Reconsidering Mni Owe Sni
Many Native American sacred places have been stolen, disturbed, and restricted, and only in the recent past have laws been established to help protect such locations. While many of these laws call for consultation, biases towards oral history remains evident and is often rejected as being sufficient justification for historic significance. However, this bias appears to be changing and oral histories are becoming more widely used for a multitude of projects, including the Hennepin History Museum’s Human Toll: A Public History of 35W and a traveling exhibit called Native Voices: Native People’s Concepts of Health and Illness.

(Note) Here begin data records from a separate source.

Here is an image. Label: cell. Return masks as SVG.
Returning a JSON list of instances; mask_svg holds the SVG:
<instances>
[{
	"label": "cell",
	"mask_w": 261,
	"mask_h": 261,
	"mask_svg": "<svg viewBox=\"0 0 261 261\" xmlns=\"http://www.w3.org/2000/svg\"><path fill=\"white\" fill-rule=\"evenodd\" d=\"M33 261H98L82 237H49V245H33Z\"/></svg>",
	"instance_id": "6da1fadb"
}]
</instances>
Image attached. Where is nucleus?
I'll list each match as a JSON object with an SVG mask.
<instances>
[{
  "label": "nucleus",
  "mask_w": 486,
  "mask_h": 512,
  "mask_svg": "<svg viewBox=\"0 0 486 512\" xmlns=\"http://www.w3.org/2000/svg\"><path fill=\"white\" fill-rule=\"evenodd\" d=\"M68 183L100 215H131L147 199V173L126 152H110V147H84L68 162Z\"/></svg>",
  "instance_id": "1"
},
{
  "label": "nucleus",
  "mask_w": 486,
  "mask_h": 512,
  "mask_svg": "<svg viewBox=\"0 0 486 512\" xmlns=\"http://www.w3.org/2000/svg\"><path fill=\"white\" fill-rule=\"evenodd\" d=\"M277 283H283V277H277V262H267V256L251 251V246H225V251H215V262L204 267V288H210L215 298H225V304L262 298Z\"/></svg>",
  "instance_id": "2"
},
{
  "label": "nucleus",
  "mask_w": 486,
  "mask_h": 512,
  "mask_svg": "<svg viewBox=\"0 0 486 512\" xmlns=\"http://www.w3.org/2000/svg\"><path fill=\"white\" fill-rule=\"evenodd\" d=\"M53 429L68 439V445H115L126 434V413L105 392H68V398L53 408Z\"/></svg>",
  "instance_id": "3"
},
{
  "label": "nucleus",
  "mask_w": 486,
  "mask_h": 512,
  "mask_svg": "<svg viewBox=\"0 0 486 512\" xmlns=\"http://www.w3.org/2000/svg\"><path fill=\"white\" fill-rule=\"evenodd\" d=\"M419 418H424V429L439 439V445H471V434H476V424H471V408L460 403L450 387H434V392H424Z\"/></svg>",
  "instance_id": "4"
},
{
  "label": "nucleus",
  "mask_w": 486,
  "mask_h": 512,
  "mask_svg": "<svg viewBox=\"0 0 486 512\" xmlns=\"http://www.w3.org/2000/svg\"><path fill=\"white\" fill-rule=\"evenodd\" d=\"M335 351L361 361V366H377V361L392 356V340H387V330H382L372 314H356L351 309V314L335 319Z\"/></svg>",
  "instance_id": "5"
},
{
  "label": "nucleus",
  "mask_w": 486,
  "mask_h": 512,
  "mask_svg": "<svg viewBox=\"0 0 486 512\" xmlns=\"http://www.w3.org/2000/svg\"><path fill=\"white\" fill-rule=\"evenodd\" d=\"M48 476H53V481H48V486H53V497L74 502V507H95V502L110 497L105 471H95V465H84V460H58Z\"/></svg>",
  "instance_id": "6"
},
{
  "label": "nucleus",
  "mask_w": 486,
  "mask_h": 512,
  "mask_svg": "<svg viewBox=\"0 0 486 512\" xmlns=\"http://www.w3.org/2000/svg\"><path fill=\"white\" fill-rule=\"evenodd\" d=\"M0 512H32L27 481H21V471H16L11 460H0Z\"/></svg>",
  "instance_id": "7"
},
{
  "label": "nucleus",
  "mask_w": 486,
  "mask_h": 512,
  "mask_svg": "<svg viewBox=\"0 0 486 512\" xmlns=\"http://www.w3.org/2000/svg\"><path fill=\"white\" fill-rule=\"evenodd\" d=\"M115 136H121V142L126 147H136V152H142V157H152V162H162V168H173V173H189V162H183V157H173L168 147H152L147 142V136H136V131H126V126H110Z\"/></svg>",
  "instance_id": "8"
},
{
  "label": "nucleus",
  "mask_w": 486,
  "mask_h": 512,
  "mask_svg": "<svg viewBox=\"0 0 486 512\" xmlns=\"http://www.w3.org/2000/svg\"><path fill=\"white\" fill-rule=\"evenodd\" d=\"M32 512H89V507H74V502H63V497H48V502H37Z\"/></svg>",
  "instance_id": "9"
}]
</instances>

Currently, the Minneapolis Mead & Hunt Cultural Resource department is working with Dr. Michelle Terrell and Two Pines Resource Group, LLC on the proposed Riverview Streetcar Project. Ramsey County Regional Rail Authority hired our team to conduct a cultural landscape study for the area surrounding Bdote (the confluence of the Mississippi and Minnesota River). The study will rely heavily on oral traditions to tell the story of the importance of this area.
The National Park Service is not what it was 16 years ago. Leadership, employees, and feelings towards Mni Owe Sni have changed. According to the Cultural Resource Program Manager at NPS-MNRRA, there are currently conversations with representatives of tribal nations to revisit the TCP status of Mni Owe Sni.